Tim Coleman of the Colorado Rural Electric Association, which represents 22 distribution co-ops with service to 1.5 million people, said his association supports the bill. During extreme weather events and natural disasters, microgrids can deliver electricity to a central resource, such as a hospital, law enforcement facility or fire department. Many rural communities lack the resources to implement projects such as this, he added.

Other witnesses said microgrid energy would cover those emergency electrical needs from four hours to four days, depending on the source. 

The bill was sent to the House Appropriations Committee for further action.

Another start-up grant program won approval from the Senate Agriculture and Natural Resources Committee on Feb. 10. The grant program is intended to finance groundwater reductions in the Republican River and Rio Grande basin. That could include buying and retiring irrigation wells and/or irrigated acreage.

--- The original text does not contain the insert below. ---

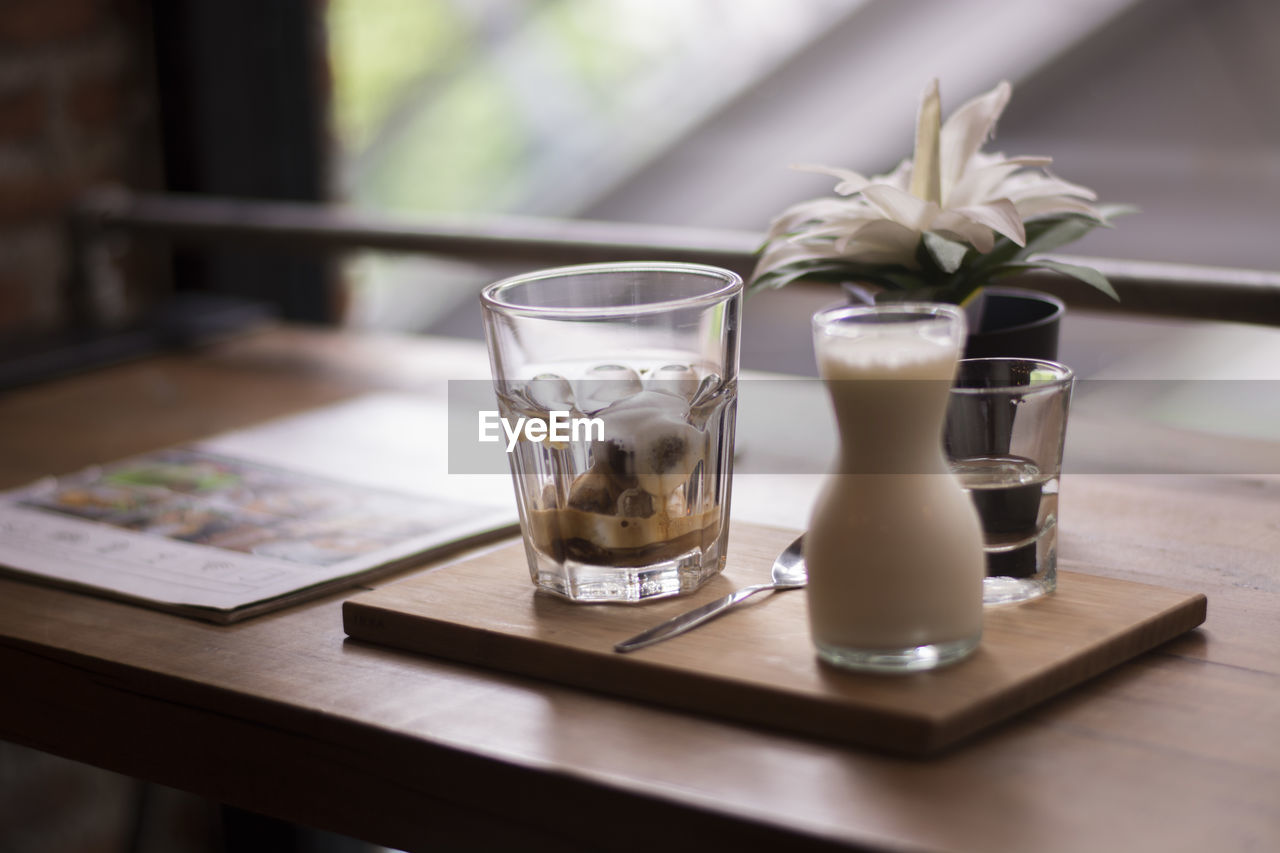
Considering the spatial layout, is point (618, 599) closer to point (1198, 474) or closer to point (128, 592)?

Senate Bill 28 doesn’t finance the grant program; that money, according to Senator Cleave Simpson, R-Alamosa, is expected to come from the Federal American Rescue Plan Act dollars awarded to the State. That fund, known as the economic recovery and relief cash fund, has $848 million available, to be spent by Dec. 31, 2024. 

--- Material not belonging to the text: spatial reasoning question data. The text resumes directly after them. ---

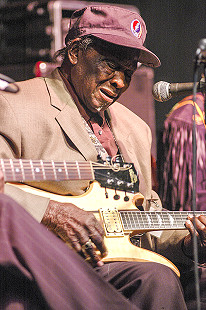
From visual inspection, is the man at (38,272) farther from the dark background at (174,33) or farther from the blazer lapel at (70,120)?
the dark background at (174,33)

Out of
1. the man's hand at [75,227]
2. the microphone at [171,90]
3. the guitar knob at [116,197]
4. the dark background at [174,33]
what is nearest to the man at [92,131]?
the man's hand at [75,227]

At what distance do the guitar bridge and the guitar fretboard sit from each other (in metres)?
0.03

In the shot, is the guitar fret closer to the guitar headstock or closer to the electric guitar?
the electric guitar

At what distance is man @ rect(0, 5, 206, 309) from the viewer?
174cm

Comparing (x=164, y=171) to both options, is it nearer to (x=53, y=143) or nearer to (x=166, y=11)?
(x=53, y=143)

The bill comes from the interim Water Resources Review Committee, which also includes Sen. Jerry Sonnenberg, R-Sterling, the co-sponsor of SB 28. The bill was endorsed by the Colorado Water Congress last month.

The grant program is intended to help with compact compliance on the Republican River and with aquifer recoveries and maintaining the aquifers in the Rio Grande, Simpson said. 

The circumstances are challenging for these communities, Simpson added. The bill has the potential to swing the pendulum to make a big difference, due to those federal dollars, he said.

Sen. Kerry Donovan, D-Vail, the Committee Chair, said she recommended $150 million for groundwater projects, with $50 million suggested for SB 28. 

Sonnenberg said even $150 million may not be enough just for those two basins, with commodity prices where they are, such as corn at $6 per bushel. He’s said he’s heard support from the Governor’s office for $100 million. 

Simpson said he asked the economic task force for $80 million from ARPA, which he said should meet Federal guidelines, with more money potentially from the federal infrastructure bill. 

David Robbins of Denver, general counsel for both the Rio Grande and Republican River conservation districts, told the committee that the groundwater issue on the Republican is compact compliance with Nebraska and Kansas. Colorado agreed to withdraw 25,000 acres by 2029 under a three-state resolution signed in 2016. Despite spending $100 million, the district is having a terrible time meeting the state-mandated responsibility, Robbins told the committee.

The Rio Grande’s issue is being driven by a need for sustainability, Robbins said. Because of commodity prices and amount of land, about 40,000 acres that have to come out of production, local water users have not been financially able to get the job done.

Both districts have deadlines of 2029 to meet. If they fail, the state engineer will shut down wells in the basins, a dramatic and difficult consequence for both basins, Robbins said.

The bill would set up a fund to help pay for withdrawing those acres, Robbins explained.

Aaron Sprague, of Holyoke, treasurer of the Republican River Conservation District, told the committee that fees have been assessed for irrigated acres since the district was created in 2004 to deal with compact compliance. Since 2006, they’re retired 42,000 acres for compact compliance, at a cost of $150 million. 

The bill will help deal with the requirements under the 2016 resolution that Sprague said moved the goalposts for the district, Sprague said. “We thought we were in compliance but need to retire another 25,000 acres,” a huge burden to farmers as well as a risk to water certainty. 

“We look forward to the introduction of more certainty to the basin,” which he said he hoped would be a result of SB 28.

The measure won unanimous approval from the committee and now heads to the full Senate for debate.